Considering the eg. already mentioned - A={1,2,3} , the goal is to equalize them.What I've already done is formulate the logic i.e The method to using a minimum number of turns is to choose the maximum number in each turn.
Iteration 1: Hold A[2]=3. Array at end of iteration => {2,3,3}
Iteration 2: Hold A[2]=3. Array at end of iteration => {3,4,3}
Iteration 3: Hold A[1]=4. Array at end of iteration => {4,4,4}
So,number of turns taken = 3
The code I've written is as follows:
#include<iostream>
#include<stdio.h>
int findMax(int *a,int n)
{
int i,max;
max=1;
for(i=2;i<=n;i++)
{
if(a[i]>a[max])
{
max=i;
}
}
return max;
}
int equality(int *a,int n)
{
int i;
for(i=1;i<n;i++)
{
if(a[i]!=a[i+1]) return 0;
}
return 1;
}
int main()
{
int a[100],i,count,t,posn_max,n,ip=0;
scanf("%d",&t);
while(ip<t)
{
count=0;
scanf("%d",&n);
for(i=1;i<=n;i++)
{
scanf("%d",&a[i]);
}
while(equality(a,n)==0)
{
posn_max=findMax(a,n);
for(i=1;i<=n;i++)
{
if(i!=posn_max)
{
a[i]=a[i]+1;
}
}
count++;
}
printf("%d\n",count);
ip++;
}
return 0;
}
This gives me the correct answer I need alright. But I want to optimize it further.
My Time Limit is 1.0 s . But the judge site tells me my code takes 1.01s. Can anyone help me out?
As far as I can see, I've used scanf/printf statements as compared to cout/cin, in a bid to optimize the input/output part.

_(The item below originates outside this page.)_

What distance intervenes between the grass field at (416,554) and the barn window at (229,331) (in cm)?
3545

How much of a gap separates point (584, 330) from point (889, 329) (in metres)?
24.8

But what else should I be doing better?
In your algorithm, you are increasing all numbers in the expect for the maximum.
If you do it the other way around, decreasing the maximum and leaving the rest of the numbers, the result should be the same (but with much less memory/array operations)!
To make it even faster, you can get rid of the memory oeprations completely (as suggested by Ivaylo Strandjev also): Find the minimum number and by the idea above (of decreasing numbers instead of increasing) you know how much decreases you require to decrease all numbers to this minimum number. So, after finding the minimum you need one loop to calculate the number of turns.
Take your example of {1,2,3}
The minimum is 1
Number of turns: (1-1)+(2-1)+(3-1) = 0 + 1 + 2 = 3
If you are really clever, it is possible to calculate the number of turns directly when inputting the numbers and keeping track of the current minimum number... Try it! ;)
You only care about the count not about the actual actions you need to perform. So instead of performing the moves one by one try to find a way to count the number of moves without performing them. The code you wrote will not pass in the time limit no matter how well you optimize it. The maximum element observation you've made will help you along the way.
Besides the other comments, if I get this right and your code is just a little bit too slow, here are two optimizations which should help you.
First, you can combine equality() and findMax() and only scan once through the array instead of your current worst case (twice).
Second, you can split the "increase" loop into two parts (below and above the max position). This will remove the effort to check the position in the loop.
1) Try unrolling the loops
2) Can you use SIMD instruction? That would really speed this code up
I would printf in a separate thread, since it's an I/O operation and is much slower than your calculations.
It also does not demand complicated management e.g Producer-Consumer queue, since you only pass the ordered numbers from 0 to last count.
Here's the pseudo-code:
volatile int m_count = 0;
volatile bool isExit = false;
void ParallelPrint()
{
int currCount = 0;
while (!isExit)
{
while (currCount < m_count)
{
currCount++;
printf("%d\n", currCount);
}
Sleep(0); // just content switch
}
}
Open the thread before the scanf("%d",&t); (I guess this initialization time is not counted), and close the thread by isExit = true; before the return from your Main().